* **WHAT IS NEEDED**
Please print the data below word for word, leaving out the pictures.

□ □ □ □

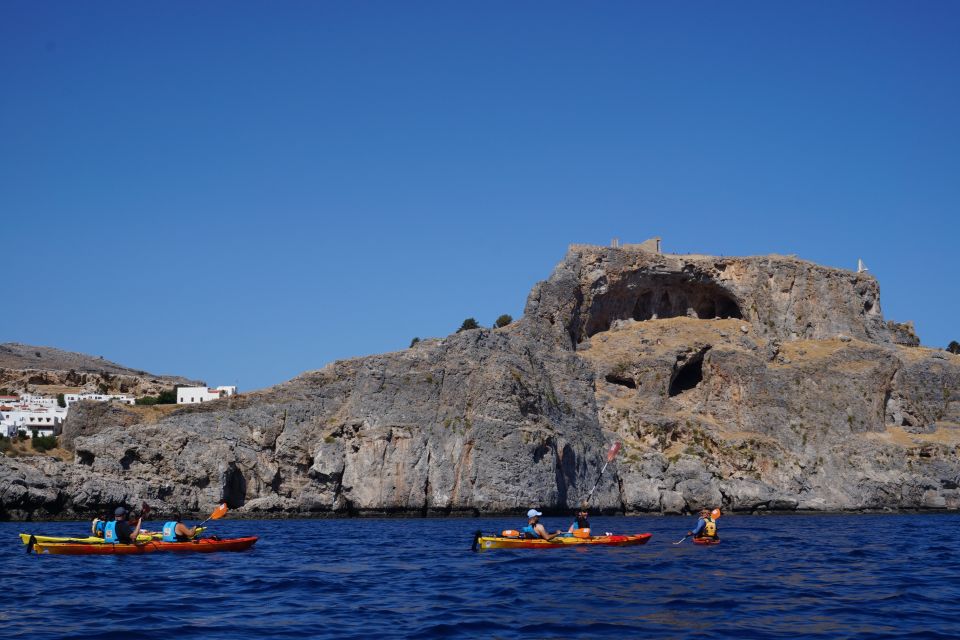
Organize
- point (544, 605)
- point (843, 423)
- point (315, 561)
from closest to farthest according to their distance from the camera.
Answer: point (544, 605) < point (315, 561) < point (843, 423)

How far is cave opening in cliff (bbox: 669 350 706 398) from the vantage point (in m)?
96.7

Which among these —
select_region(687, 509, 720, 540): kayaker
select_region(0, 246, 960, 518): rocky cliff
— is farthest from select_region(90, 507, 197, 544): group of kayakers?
select_region(0, 246, 960, 518): rocky cliff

□ □ □ □

* **THE REPLY**
Organize
- point (544, 605)
- point (843, 423)
- point (315, 561)
from closest to farthest according to their distance from the camera.
Answer: point (544, 605) < point (315, 561) < point (843, 423)

How far is cave opening in cliff (bbox: 669 350 706 398) from the vantage point (in m)?
96.7

Which among these —
select_region(687, 509, 720, 540): kayaker
select_region(0, 246, 960, 518): rocky cliff
— is farthest from select_region(90, 507, 197, 544): group of kayakers?
select_region(0, 246, 960, 518): rocky cliff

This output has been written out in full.